Die Interpretationsweisen dieser Situation sind vielfältig. Aber nehmen wir an, die Lektüre fortzusetzen, spräche in diesem Fall für Stabilität; auf das Bedürfnis des Gegenübers einzugehen, repräsentiere eine flexible Variante, nämlich das Einsetzen der Fähigkeit sogenannter kognitiver Flexibilität: Das Dilemma bestünde darin, Stabilität und Flexibilität nicht in Einklang bringen und so entweder nur sich oder dem anderen gerecht werden zu können.

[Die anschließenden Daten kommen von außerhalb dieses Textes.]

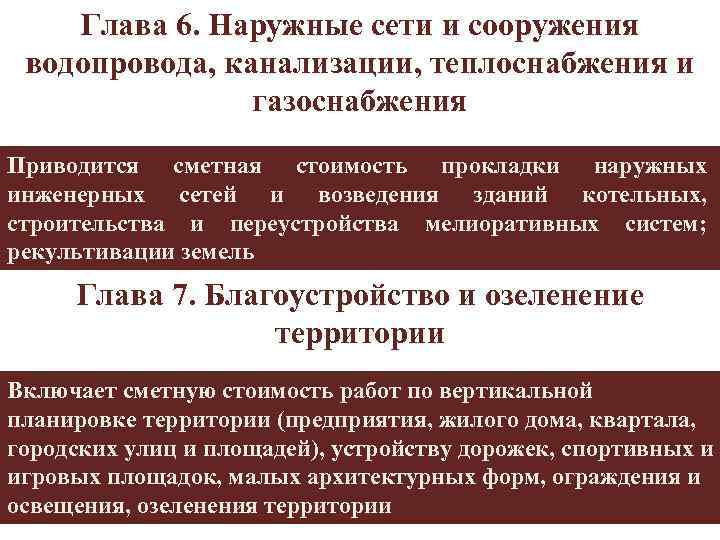 Глава 6. Наружные сети и сооружения водопровода, канализации, теплоснабжения и газоснабжения

Приводится сметная стоимость прокладки наружных инженерных сетей и возведения зданий котельных, строительства и переустройства мелиоративных систем; рекультивации земель

Глава 7. Благоустройство и озеленение территории

Включает сметную стоимость работ по вертикальной планировке территории (предприятия, жилого дома, квартала, городских улиц и площадей), устройству дорожек, спортивных и игровых площадок, малых архитектурных форм, ограждения и освещения, озеленения территории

Unter kognitiver Flexibilität versteht man mentale Verlagerung (auch Shifting): Kognitive Flexibilität macht es möglich, sich an Situationen mit dynamischen Bedingungen effektiv anzupassen und sie ist hinsichtlich sozialer Interaktion eng mit Empathiefähigkeit verknüpft. Man sagt, dass die kognitive Flexibilität etwa mit dem 20. Lebensjahr ausgereift sei, wohingegen vorher häufig Ablehnungsmechanismen wirksam würden, wenn eine Routine durchbrochen wird.

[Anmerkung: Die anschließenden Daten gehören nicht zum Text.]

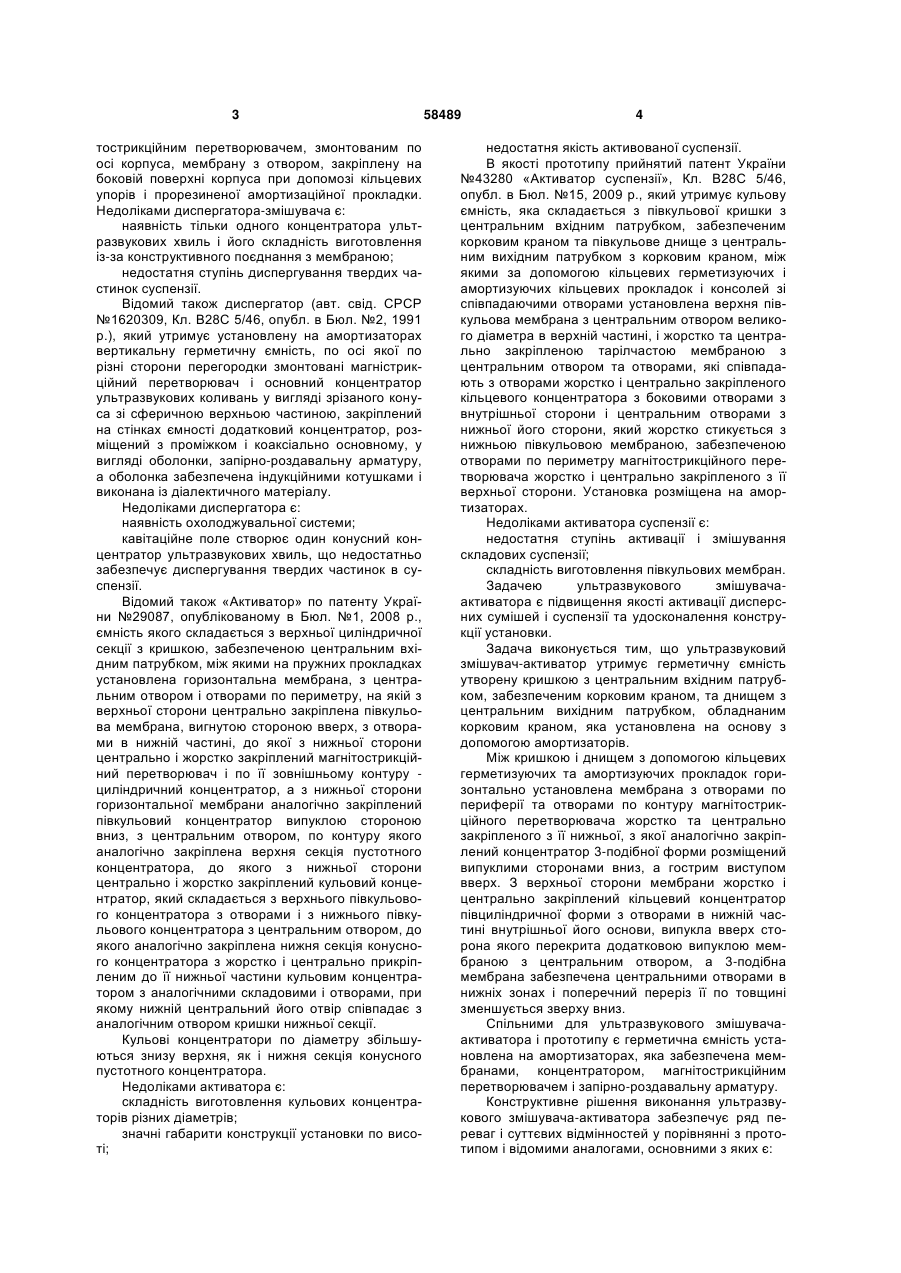 3 58489 4

тострикційним перетворювачем, змонтованим по осі корпуса, мембрану з отвором, закріплену на боковій поверхні корпуса при допомозі кільцевих упорів і прорезиненої амортизаційної прокладки. Недоліками диспергатора-змішувача є:

наявність тільки одного концентратора ультразвукових хвиль і його складність виготовлення із-за конструктивного поєднання з мембраною;

недостатня ступінь диспергування твердих частинок суспензії.

Відомий також диспергатор (авт. свід. СРСР №1620309, Кл. В28С 5/46, опубл. в Бюл. №2, 1991 р.), який утримує установлену на амортизаторах вертикальну герметичну ємність, по осі якої по різні сторони перегородки змонтовані магнітострикційний перетворювач і основний концентратор ультразвукових коливань у вигляді зрізаного конуса зі сферичною верхньою частиною, закріплений на стінках ємності додатковий концентратор, розміщений з проміжком і коаксіально основному, у вигляді оболонки, запірно-роздавальну арматуру, а оболонка забезпечена індукційними котушками і виконана із діалектичного матеріалу.

Недоліками диспергатора є:

наявність охолоджувальної системи;

кавітаційне поле створює один конусний концентратор ультразвукових хвиль, що недостатньо забезпечує диспергування твердих частинок в суспензії.

Відомий також «Активатор» по патенту України №29087, опублікованому в Бюл. №1, 2008 р., ємність якого складається з верхньої циліндричної секції з кришкою, забезпеченою центральним вхідним патрубком, між якими на пружних прокладках установлена горизонтальна мембрана, з центральним отвором і отворами по периметру, на якій з верхньої сторони центрально закріплена півкульова мембрана, вигнутою стороною вверх, з отворами в нижній частині, до якої з нижньої сторони центрально і жорстко закріплений магнітострикційний перетворювач і по її зовнішньому контуру - циліндричний концентратор, а з нижньої сторони горизонтальної мембрани аналогічно закріплений півкульовий концентратор випуклою стороною вниз, з центральним отвором, по контуру якого аналогічно закріплена верхня секція пустотного концентратора, до якого з нижньої сторони центрально і жорстко закріплений кульовий концентратор, який складається з верхнього півкульового концентратора з отворами і з нижнього півкульового концентратора з центральним отвором, до якого аналогічно закріплена нижня секція конусного концентратора з жорстко і центрально прикріпленим до її нижньої частини кульовим концентратором з аналогічними складовими і отворами, при якому нижній центральний його отвір співпадає з аналогічним отвором кришки нижньої секції.

Кульові концентратори по діаметру збільшуються знизу верхня, як і нижня секція конусного пустотного концентратора.

Недоліками активатора є:

складність виготовлення кульових концентраторів різних діаметрів;

значні габарити конструкції установки по висоті;

недостатня якість активованої суспензії.

В якості прототипу прийнятий патент України №43280 «Активатор суспензії», Кл. В28С 5/46, опубл. в Бюл. №15, 2009 р., який утримує кульову ємність, яка складається з півкульової кришки з центральним вхідним патрубком, забезпеченим корковим краном та півкульове днище з центральним вихідним патрубком з корковим краном, між якими за допомогою кільцевих герметизуючих і амортизуючих кільцевих прокладок і консолей зі співпадаючими отворами установлена верхня півкульова мембрана з центральним отвором великого діаметра в верхній частині, і жорстко та центрально закріпленою тарілчастою мембраною з центральним отвором та отворами, які співпадають з отворами жорстко і центрально закріпленого кільцевого концентратора з боковими отворами з внутрішньої сторони і центральним отворами з нижньої його сторони, який жорстко стикується з нижньою півкульовою мембраною, забезпеченою отворами по периметру магнітострикційного перетворювача жорстко і центрально закріпленого з її верхньої сторони. Установка розміщена на амортизаторах.

Недоліками активатора суспензії є:

недостатня ступінь активації і змішування складових суспензії;

складність виготовлення півкульових мембран.

Задачею ультразвукового змішувача-активатора є підвищення якості активації дисперсних сумішей і суспензії та удосконалення конструкції установки.

Задача виконується тим, що ультразвуковий змішувач-активатор утримує герметичну ємність утворену кришкою з центральним вхідним патрубком, забезпеченим корковим краном, та днищем з центральним вихідним патрубком, обладнаним корковим краном, яка установлена на основу з допомогою амортизаторів.

Між кришкою і днищем з допомогою кільцевих герметизуючих та амортизуючих прокладок горизонтально установлена мембрана з отворами по периферії та отворами по контуру магнітострикційного перетворювача жорстко та центрально закріпленого з її нижньої, з якої аналогічно закріплений концентратор З-подібної форми розміщений випуклими сторонами вниз, а гострим виступом вверх. З верхньої сторони мембрани жорстко і центрально закріплений кільцевий концентратор півциліндричної форми з отворами в нижній частині внутрішньої його основи, випукла вверх сторона якого перекрита додатковою випуклою мембраною з центральним отвором, а З-подібна мембрана забезпечена центральними отворами в нижніх зонах і поперечний переріз її по товщині зменшується зверху вниз.

Спільними для ультразвукового змішувача-активатора і прототипу є герметична ємність установлена на амортизаторах, яка забезпечена мембранами, концентратором, магнітострикційним перетворювачем і запірно-роздавальну арматуру.

Конструктивне рішення виконання ультразвукового змішувача-активатора забезпечує ряд переваг і суттєвих відмінностей у порівнянні з прототипом і відомими аналогами, основними з яких є:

Neben dieser positiven Befähigung des Menschen, veränderte Umwelteinflüsse in den Weg der Zielführung zu integrieren, zu reflektieren und im wörtlichen Sinne umzudenken, ist Flexibilität aber auch eine Antwort auf die Frage nach dem eigenen Charakter.
Dass nicht mehr die Investition der Arbeitszeit, sondern nur das Ergebnis zählt, setzt den Arbeitnehmer unter Druck, den er mit sich selbst vereinbaren muss.
In Bewerbungsgesprächen wird die Aussage: „Ich bin flexibel“ mittlerweile als durchaus positive Grundvoraussetzung genommen. Denn gleichzeitig signalisiert dies ständige Verfügbarkeit. Ein anderes Beispiel aus dem Arbeitsbereich sind flexible Arbeitszeiten. Der Ansatz dabei ist, das Familien-Berufs-Modell auszubauen, jedoch kann Flexibilität ohne Orientierung an stabilen Arbeitszeiten auch zum Selbstausbeutertum tendieren: Überstunden können nicht mehr konkret gemessen werden. Dass nicht mehr die Investition der Arbeitszeit, sondern nur das Ergebnis zählt, setzt den Arbeitnehmer unter Druck, den er mit sich selbst vereinbaren muss.
Dehnt man die Charakterfrage aus, stellt sich auch die Frage nach der Vereinbarkeit von Flexibilität und Individualität. Ist das, was man als Selbstsein für sich beansprucht, denn ein dehnbarer Begriff? Richard Sennett spricht von einer „Dehnfestigkeit“, die menschliches Verhalten definieren sollte. Damit meint er: „sich wechselnden Umständen anzupassen, ohne von ihnen gebrochen zu werden.“ Problematisch sei Flexibilität auch vor allem dann, wenn sie bestimmend für moderne Arbeitsprozesse wird: „Das Wesen des flexiblen Wandels soll es sein, sich von der Vergangenheit zu lösen und das Vorausgehende entschieden und unwiderruflich zu verändern. (…) Die Zeit der Flexibilität ist die Zeit einer neuen Macht.“
In diesem Fall ist Flexibilität neben der psychischen Dimension als effektive oder eben auch problematische Anpassungsgabe- bzw. Bereitschaft ein Steuerungselement, dem es sich zu unterwerfen gilt und das bei zunehmendem Zwang zur Flexibilisierung mit dem Anspruch an ständige Verfügbarkeit seelische Krankheiten hervorrufen kann. Auch ist es heute nicht unüblich, mehrere Berufe nebeneinander oder zumindest doch nacheinander auszuüben: Jubiläen von Langzeitangestellten werden dann durch häufige Einstands- und Abschiedsfeiern abgelöst, die durch Kurzzeitverträge zustande kommen.
Wenn die Dehnbarkeit eines Gummibandes ausgereizt ist, dann reißt es und findet nicht mehr in seinen Ursprungszustand zurück. Auf die menschliche Psyche bezogen muss festgehalten werden: Es gibt eine markante Grenze zwischen biegsam zu sein und sich zu verbiegen.